── Texte ──

Découverte très sympathique que la première réalisation de Paul Schrader, cinéaste que l'on connaît beaucoup pour ses scénarios pour Scorsese ou De Palma et auteur d'un œuvre étrange, entre fascination pour la contre culture et relents conservateurs hérités de ses origines calvinistes. Dans Blue Collar, on suit trois ouvriers de l'automobile qui vont tenter de faire bouger les choses à leur modeste niveau face à la corruption et l'inefficacité du syndicat. Mais, ils vont vite découvrir que l'on ne plaisante pas avec ces gens-là et le film montre comment ils vont tenter de se dépêtrer de la situation dans laquelle ils se sont embourbé eux-même. Certains décideront de résister tandis que d'autres collaboreront pour devenir les successeurs de ceux qu'ils fustigeaient hier.

Film complexe, refusant les compromis et les facilités idéologiques (ce qui lui vaudra d'être accusé d'être un film réactionnaire, à une époque où l'on ne pouvait concevoir qu'un syndicat, sensé protéger les petits, puisse être corrompu et pactiser avec les forts), Blue Collar s'inscrit parfaitement dans le mouvement du Nouvel Hollywood qui connaît alors ses derniers feux. Restituant avec précision le quotidien des milieux sociaux travailleurs qui tentent de trouver une voie pour améliorer leur condition, le film a un aspect documentaire très marqué dans la reconstitution du quotidien de cette usine de voiture.

───

**Consignes**:
1. Selon la critique de Blue Collar, pourquoi le film a-t-il été accusé d'être réactionnaire ? Répondez en une à trois phrases.
2. D'après la critique de Blue Collar, dans quel secteur travaillent les trois ouvriers que suit le film ?
3. Poursuivez la critique de Blue Collar à la suite de sa dernière phrase.

── Données sources ──

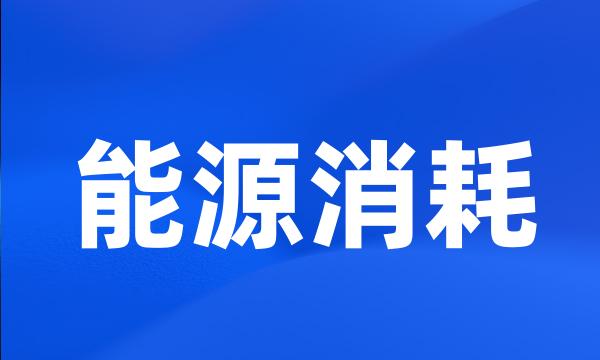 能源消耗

───
── Données sources ──

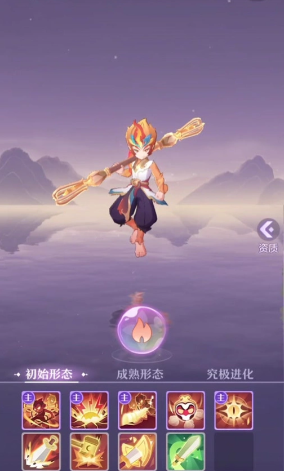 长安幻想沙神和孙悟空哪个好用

───

**Corrigé**:
1. Le film a été accusé d'être réactionnaire parce qu'il refusait les facilités idéologiques en montrant un syndicat corrompu qui pactise avec les forts. À cette époque, on ne pouvait pas concevoir qu'un syndicat, censé protéger les petits, puisse l'être.

2. Dans l'automobile.

3.
Mais, n'oubliant pas sa volonté d'offrir un divertissement de qualité, le scénario sait se montrer captivant en nous rendant immédiatement sympathique ces trois bras cassés plein de bonne volonté (campés par les excellents Harvey Keitel, Richard Pryor et Yaphet Kotto) et grâce à la mise en scène inspirée de Schrader, dont on retient deux scènes haletantes : celle avec Yaphet Kotto pris au piège et la course poursuite nocturne finale.

Profondément nihiliste dans son constat d'une organisation du travail corrompue et sclérosée ou rien ne change et ou chacun est prêt à écraser son prochain pour tenter de s'élever un minimum et où les conflits sociaux sont orchestrés par les patrons et syndicats pour conserver leur place dominante. Un film très surprenant donc, à la limite du socialisme et à réhabiliter dans le cinéma US des années 70.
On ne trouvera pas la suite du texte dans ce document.